The deal, struck Saturday, plugs a gap in world trade law and allows poorer countries unable to manufacture medicines domestically to override international patents and import cheap generic drugs when they need to.
But health activists immediately attacked the accord, hammered out by the United States, Brazil, India, Kenya and South Africa, saying it imposed too many conditions on countries seeking to use it.
"Today's WTO agreement that is ostensibly intended to get drugs to the poorest countries does not provide a workable solution," Medicines sans Frontieres (MSF, Doctors without Borders) and Oxfam said in a joint statement.
But WTO members were keen to talk up their deal.
"The decision that you have just taken is an historic agreement for the WTO," WTO Director-General Supachai Panitchpakdi told member states.
The EU was also quick to welcome Saturday's decision, which came after days of emotionally charged debate.
"This deal may have taken too many months to complete but finally it shows the WTO can respond flexibly and pragmatically to the concerns of developing countries," European Trade Commissioner Pascal Lamy said in a statement.

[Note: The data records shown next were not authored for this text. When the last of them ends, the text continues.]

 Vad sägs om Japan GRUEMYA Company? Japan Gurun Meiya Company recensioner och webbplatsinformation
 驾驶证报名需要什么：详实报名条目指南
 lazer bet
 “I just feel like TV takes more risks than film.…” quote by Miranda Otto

The accord, given a final seal of approval by the WTO's 146-member executive General Council on Saturday, means setting aside patents owned by multinational firms that are protected by trade rules.

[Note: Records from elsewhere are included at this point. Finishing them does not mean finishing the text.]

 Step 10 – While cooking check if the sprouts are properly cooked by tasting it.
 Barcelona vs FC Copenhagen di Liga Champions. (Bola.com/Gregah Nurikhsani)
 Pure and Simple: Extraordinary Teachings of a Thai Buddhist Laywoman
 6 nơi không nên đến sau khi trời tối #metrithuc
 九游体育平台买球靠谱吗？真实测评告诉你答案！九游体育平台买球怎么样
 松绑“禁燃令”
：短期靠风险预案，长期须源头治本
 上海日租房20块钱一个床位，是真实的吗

"I find a special satisfaction in the fact that the decision will be of particular value to the smaller and poorer countries... in Africa and elsewhere," Supachai said.
"It will enable them to make full use of the flexibilities in the WTO intellectual property rules in order to deal with the diseases that ravage their peoples."
Health activists attacked the accord, saying it imposed too many conditions on countries seeking to use it.
An impassioned plea on Friday by African states, who said that thousands were dying as trade envoys bickered, got the talks back on track after a deal agreed on Thursday by the main negotiating body on medicines ran into last-minute problems.
The pact aims to allay US concerns that any waiving of patents could be abused for commercial gain by generic producers such as Brazil and India.
The United States, home to many major pharmaceutical firms, had feared they could turn out highly profitable life-style remedies such as Viagra for sale in richer developing nations.
The drugs industry has welcomed the pact as balancing the need for poor states to fight health problems with the demands that WTO members waive patents only to import generic medicines "in good faith" and do not abuse the system for commercial gain.
Steps will be taken to ensure drugs sold to poor countries do not turn up on rich country markets, and a number of richer developing countries - such as Mexico and South Korea - will agree to use the system only in dire health emergencies.
Existing world trade rules allowed countries - developed or developing - with their own drugs industry to waive patents and issue compulsory licences to generic manufacturers when they face health emergencies.
But the regulations said nothing about states without their own drugs industry and WTO states have been battling over the issue for nearly two years.
A deal before a trade meeting in the Mexican resort of Cancun in less than two weeks was seen as vital to giving new momentum to the WTO's struggling Doha Round of free trade talks.